Design guardrails in three categories. Blocking guardrails halt execution and return an error when triggered, for example detecting a potential credit card number in an output, or a response length that exceeds the contract. Warning guardrails log the issue and flag for human review but allow the response through, for example a response that mentions a competitor. Logging guardrails record the event for audit without affecting the response. Match the guardrail type to the severity of the constraint.

Banking, healthcare, insurance, and legal sectors operate under regulatory frameworks that impose specific technical requirements on AI systems. Data residency rules require that data processed or stored for certain customers must remain within a specific jurisdiction. Self-hosted models or regional cloud endpoints satisfy this; routing all data through a single US-based API does not.

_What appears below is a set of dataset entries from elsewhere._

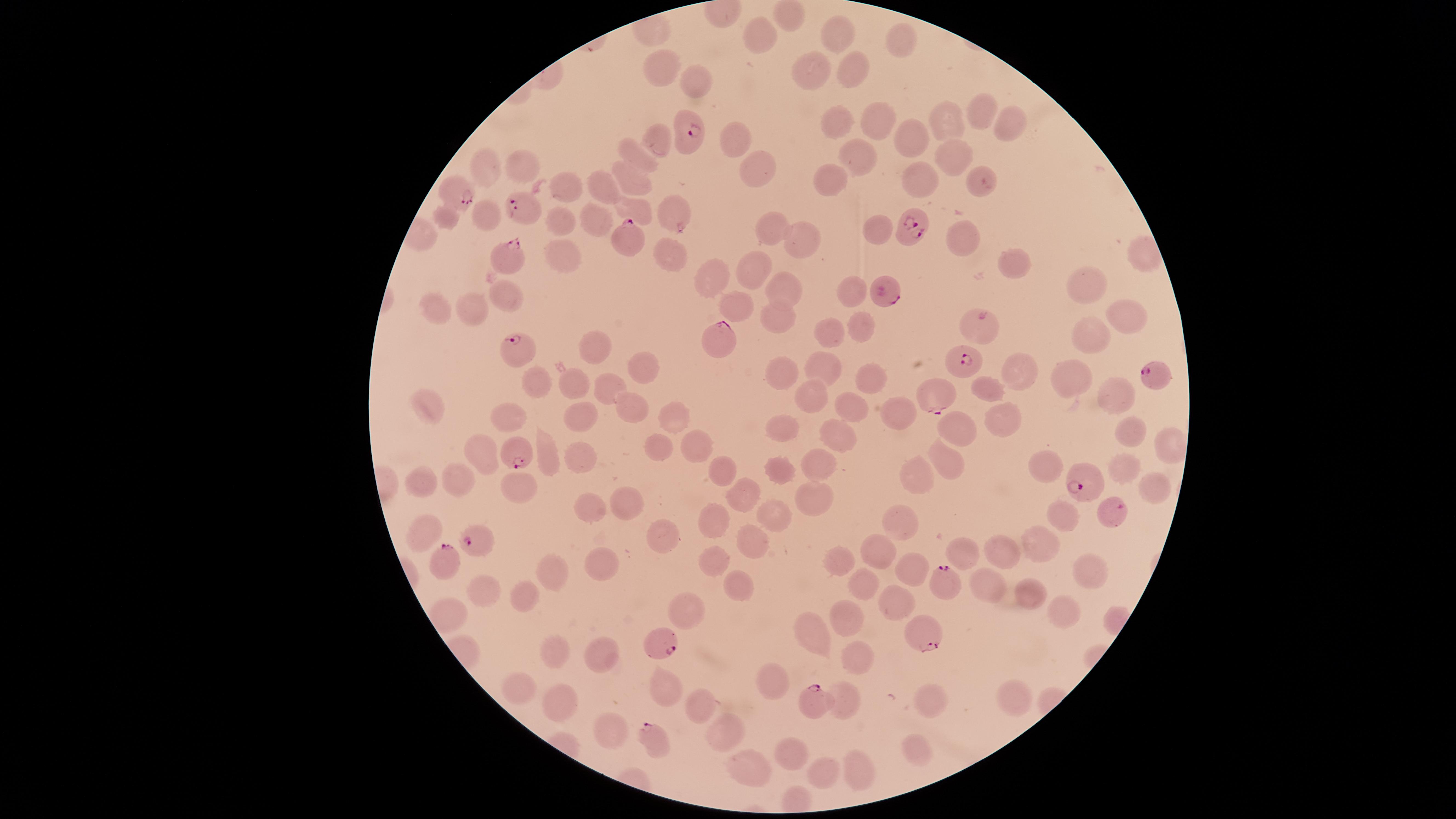
parasitized_RBCs: 'approximate marker points as [x, y] in pixels: [685, 136], [451, 189], [524, 211], [906, 226], [631, 241], [505, 253], [882, 292], [716, 340], [512, 354], [956, 361], [1156, 372], [934, 388], [514, 453], [1086, 478], [1110, 511], [481, 540], [443, 565], [946, 582], [921, 635], [660, 638], [813, 706], [650, 739]'
preparation: thin blood film
stain: Giemsa
field_of_view: single
uninfected_RBCs: 'approximate marker points as [x, y] in pixels: [840, 33], [765, 37], [905, 37], [856, 70], [658, 73], [819, 74], [695, 83], [982, 114], [880, 118], [945, 121], [1010, 124], [834, 126], [659, 139], [734, 139], [913, 140], [953, 154], [638, 155], [860, 155], [520, 167], [483, 169], [759, 172], [830, 178], [636, 181], [921, 182], [568, 183], [600, 191], [632, 207], [672, 212], [486, 214], [448, 218], [562, 219], [594, 219], [770, 226], [871, 229], [962, 241], [803, 242], [666, 255], [563, 259], [1014, 266], [754, 267], [711, 276], [850, 288], [507, 291], [783, 291], [1087, 291], [742, 306], [473, 310], [435, 312], [776, 315], [1126, 317], [865, 326], [835, 328], [978, 333], [1091, 336], [599, 353], [643, 366], [826, 367], [782, 374], [869, 375], [1027, 375], [1077, 380], [580, 383], [614, 384], [538, 386], [995, 390], [1113, 394], [816, 396], [430, 402], [634, 407], [854, 409], [899, 410], [580, 416], [674, 416], [1002, 419], [510, 420], [952, 429], [780, 430], [834, 432], [1129, 434], [693, 447], [658, 449], [488, 451], [547, 459], [579, 461], [813, 462], [943, 462], [1123, 463], [1046, 465], [724, 470], [778, 471], [917, 473], [456, 479], [425, 482], [1148, 488], [515, 492], [741, 492], [626, 498], [814, 500], [587, 508], [1059, 514], [778, 515], [717, 522], [899, 522], [421, 530], [660, 531], [1040, 537], [751, 540], [878, 551], [1004, 552], [969, 556], [594, 560], [717, 561], [840, 562], [912, 568], [553, 572], [1089, 575], [738, 585], [866, 586], [989, 588], [487, 589], [1031, 590], [526, 599], [891, 604], [687, 609], [1054, 612], [851, 616], [813, 630], [556, 650], [600, 652], [860, 653], [770, 680], [664, 686], [515, 687], [1010, 694], [844, 695], [934, 695], [562, 699], [700, 702], [612, 727], [724, 737], [914, 745], [793, 751], [857, 765], [747, 768], [823, 772]'
capture: smartphone photograph through the microscope eyepiece
visible_region: circular
species: Plasmodium falciparum
presence: malaria parasites detected
image_size: 1456×819 pixelsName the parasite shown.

Audit trail completeness means every AI-assisted decision must be reconstructable: who requested it, what input was provided, which model version was used, what output was generated, and when. This requires immutable, timestamped logs stored for the regulatory retention period. In financial services this is often seven years. In healthcare, longer.

Model version pinning is critical in regulated contexts. LLM providers update models continuously. An update to the underlying model can change outputs for identical prompts. In regulated industries, treat model upgrades as software releases: pin to a specific model version, conduct regression testing against a labelled test set before switching, and document the change in your change management system. EU AI Act Article 13 requires that high-risk AI systems provide users with information about the AI system's capabilities and limitations, including the model version.

For AI decisions that affect individuals (loan approval, insurance risk scoring, hiring recommendations), implement a human review queue. Decisions above a risk threshold or confidence threshold below a minimum should route to a human reviewer before the decision is finalised. This satisfies both regulatory expectations and the practical need for error correction in high-stakes contexts.